### What is expected:
In the forum thread below about little-known favorite books, what year was "Tammy Out of Time" published?

# What is your favorite book that no one knows about?



## Guest (Sep 11, 2019)

If I had all the money in the world I would go from one bookstore to another and ask the proprietor what is your favorite book that no one knows about? So I thought I would ask reddit. Fiction / non fiction / graphic novel.

I am really interested and fascinated by literary archaeology and would also love any nonfiction or fiction books about this subject. What I really find interesting is the concept of things you do not know that you do not know.

My personal theory is that there are all of these amazing, brilliant books out there but since they were not the same as what was popular they just have become forgotten overtime.

Look forward to your answers.


----------



## NogDog (May 1, 2009)

Two books I really liked that I don't think I've ever heard anyone else talk about:

* _Pears and Perils_ by Drew Hayes
* _Death and the Penguin_ by Andrey Kurkov

Each is kind of quirky and not easily shoehorned into a standard genre/category, which may have something to do with it?


----------



## crebel (Jan 15, 2009)

What kind of feedback did you get from reddit users?


----------



## Tony Rabig (Oct 11, 2010)

These three come to mind immediately.  The first is long out-of-print but well worth digging for either on Amazon or through interlibrary loan; the other two are available in the Kindle store.

1. MYSTICAL UNION, by Don Robertson
2. 1968, by Joe Haldeman
3. VOICES OF A SUMMER DAY, by Irwin Shaw

Enjoy.


----------



## barryem (Oct 19, 2010)

I'm about half way through "Tammy Out of Time" by Cid Ricketts Sumner, a 1948 book that was later made into the three Tammy movies of the 1960s. I remember seeing the first movie which I think was based on this book. I don't remember anything about it. I had a date that night and the movie might not have been my focus. I had no idea till a couple of weeks ago that it was even based on a book.

The book is really surprising me. I remember the movie as one of the many teen beach type movies of that era. The book is very intelligent and carefully plotted and unlike anything I've read before. Tammy is raised on a shanty boat and hasn't been exposed to the modern world. And then she is. And among "civilized" people she's pretty impressive. And they are impressed; well, most of them are. Her folksy understanding of the world keeps giving them useful insights into their own lives. This isn't written with teens in mind at all.

Here's a link to it if anyone is interested. It's well worth considering:

https://www.amazon.com/Tammy-out-Time-Ricketts-Sumner-ebook/dp/B07BDQ8RV4/ref=sr_1_1?keywords=tammy+out+of+time&qid=1568601060&s=gateway&sr=8-1

Barry


----------



## Natasha Holme (May 26, 2012)

### Extracted entries:
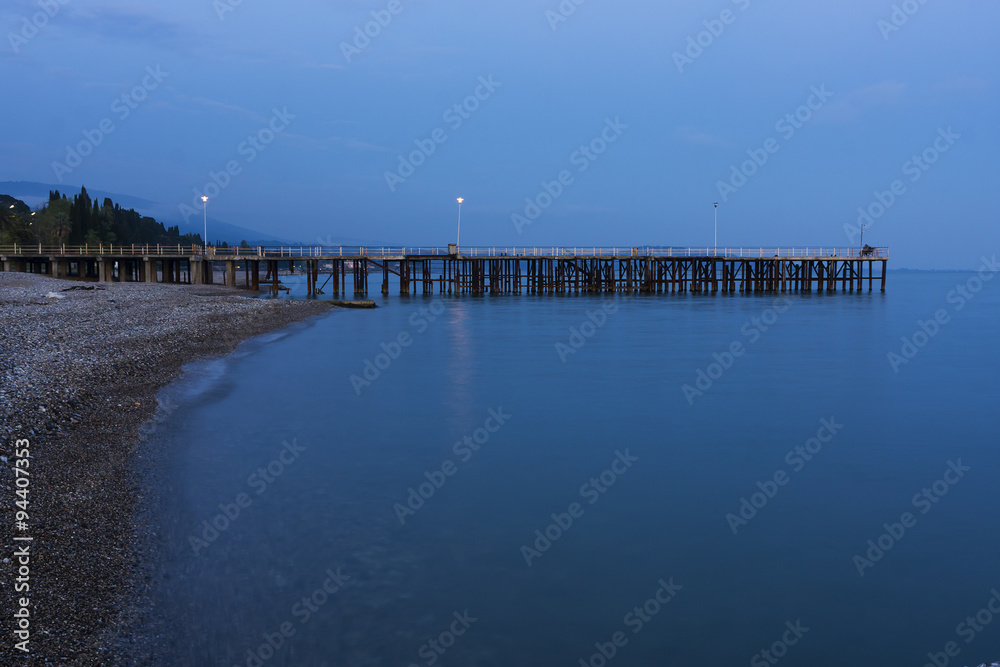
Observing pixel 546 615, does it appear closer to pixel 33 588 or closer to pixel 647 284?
pixel 33 588

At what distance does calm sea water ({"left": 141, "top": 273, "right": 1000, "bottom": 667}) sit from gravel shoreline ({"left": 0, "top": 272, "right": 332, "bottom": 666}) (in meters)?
0.52

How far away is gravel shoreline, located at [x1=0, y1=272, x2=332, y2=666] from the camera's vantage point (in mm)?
6977

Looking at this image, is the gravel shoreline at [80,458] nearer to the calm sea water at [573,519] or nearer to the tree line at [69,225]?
the calm sea water at [573,519]

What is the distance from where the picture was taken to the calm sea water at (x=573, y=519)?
7.67m

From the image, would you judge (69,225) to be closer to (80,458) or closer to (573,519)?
(80,458)

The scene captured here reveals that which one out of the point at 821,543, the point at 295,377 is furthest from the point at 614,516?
the point at 295,377

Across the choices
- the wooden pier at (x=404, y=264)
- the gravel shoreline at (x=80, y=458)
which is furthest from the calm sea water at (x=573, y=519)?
the wooden pier at (x=404, y=264)

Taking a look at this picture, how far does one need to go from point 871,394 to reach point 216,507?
1757 centimetres

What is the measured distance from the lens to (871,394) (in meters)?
21.9

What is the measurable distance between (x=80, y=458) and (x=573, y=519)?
6.86 metres

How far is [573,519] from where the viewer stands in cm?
1102

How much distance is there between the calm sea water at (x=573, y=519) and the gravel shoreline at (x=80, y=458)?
1.69ft

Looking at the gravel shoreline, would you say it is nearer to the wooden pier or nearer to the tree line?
the wooden pier

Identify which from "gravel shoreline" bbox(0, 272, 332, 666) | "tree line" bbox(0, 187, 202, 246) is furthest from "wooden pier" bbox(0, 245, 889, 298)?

### Expected output:
1948